Awnings are those slim long bags or metal cartridges you see running along the passengers’ side of a camper. Very simply, they are a roll of canvas or synthetic material that unfurls and is tensioned by integrated poles.
They are absolute game changers to your camping experience as they double your living territory. Better ones have a UV rating so you can get out of the sun. There’s a huge satisfaction in rolling out your awning, putting down a matching outdoor mat and chilling under the cover on your camp chairs. Throwing a couple of sausies on the grill and debriefing about a day well spent in paradise. Bit drafty? All good awning systems have privacy wall panels and even room options. So again, do your research into getting a system that is future proofed.
There is a huge variety of awnings available and they all have their merits, here’s the basic pros and cons.
The Old school rail system. Not to be sneered at, this is that old aluiminium U channel most caravans use to attach their canvas awnings to the side. The awning has a matching diameter rope sewn into the edge that you thread along the U channel. Because the U channel is riveted all the way along the side to the camper it provides extremely secure [wind proof] anchoring. In the past the awning and poles would have to be stored somewhere, but nowadays there are threaded awnings that have an incorporated bag, so the awning can stay in place along the rail.
Also, somewhat new to the market are inflatable awnings that come with drive away options. This is done by threading a zip adapter along the U channel and then zipping on and off the awning. You can claim your spot, by simply inflating the awning, wanna drive off? Just unzip and go.

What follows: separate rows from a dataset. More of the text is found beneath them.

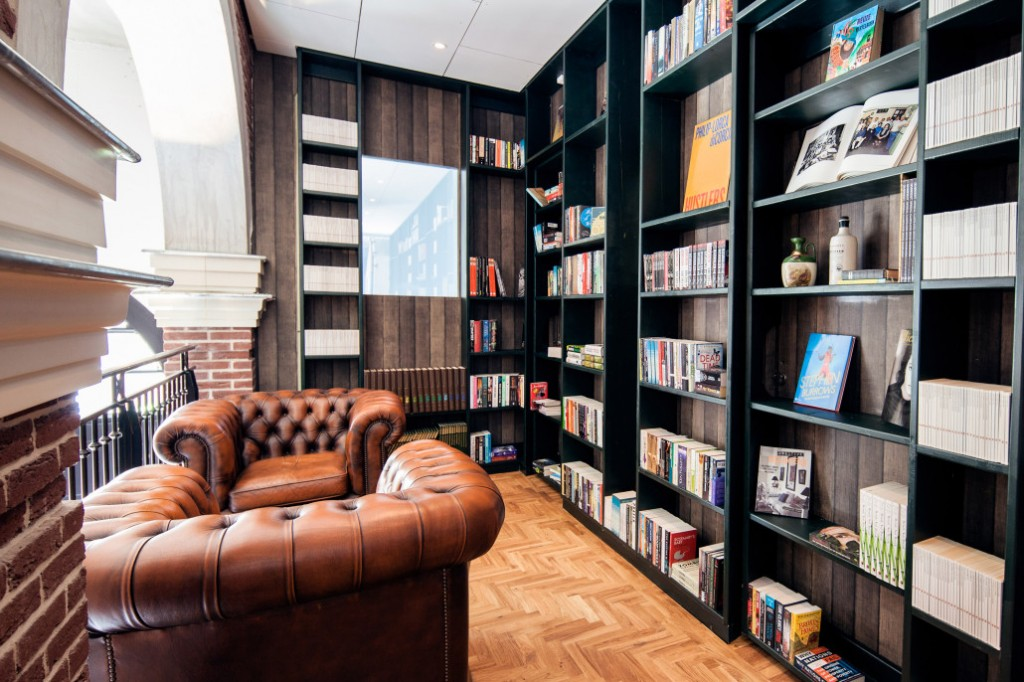 SECRET BOOKCASE 'XL' room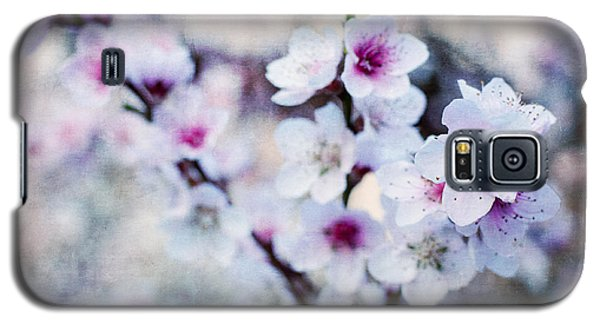 Galaxy S5 Case featuring the photograph Peach Flowers by Laura Melis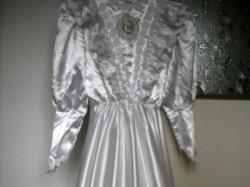 Sprzedam sukienkę komunijną + wianek + torebeczka, 80 zł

Rails are inexpensive to buy and fit, many campers put a U channel along both sides. A huge consideration would be if the vehicle can accommodate both a U channel and roof racks. A lot of newer vehicles don’t have a solid panel below the gutter to run the rail. If you put the rail above the gutter you can’t affix gutter mounted racks because they will impede the awning being threaded the full length.
Rack mounted bag awnings
For smaller campers these are often the best choice. They simply bolt to any common roof rack system. There are a lot of brands available and they are inexpensive. They are easier to roll out than threading a long channel. The poles folded out of the outside edge’s housing, so the whole set up sits easily in the bag. You do get what you pay for, there are cheap ones available online for under $200.00, but often the poles, their hinges and fixtures will be flimsy, snap, prone to rust and UV damage.
You need to reach the bag easily to unroll and then pack the bag that holds the awning.
Cartridge Type Awnings
These are the big daddies of awnings. The awning roll is housed in a metal cartridge which is permanently attached to the roof or side of the camper. The high end ones are motorised, so they can be deployed at the push of a button. These are ideal if you have a high roof where you can’t easily reach the awning, the manual ones have a long arm that you insert into the end to wind out and in the awning.
Be wind aware. NZ is windy and awnings aren’t made for wind, in fact you’re unwinding a huge sail. Try to find out the wind rating of your awning. The ratings are all over the show, some bag awnings are rated higher and do perform better than cartridge awnings. While you can guide rope down awnings, it’s better to just wind/roll it in after use. Even if there in not a breath of breeze before you crash out, there’s nothing more choresome than having to get out of bed at 3am because the wind has kicked in.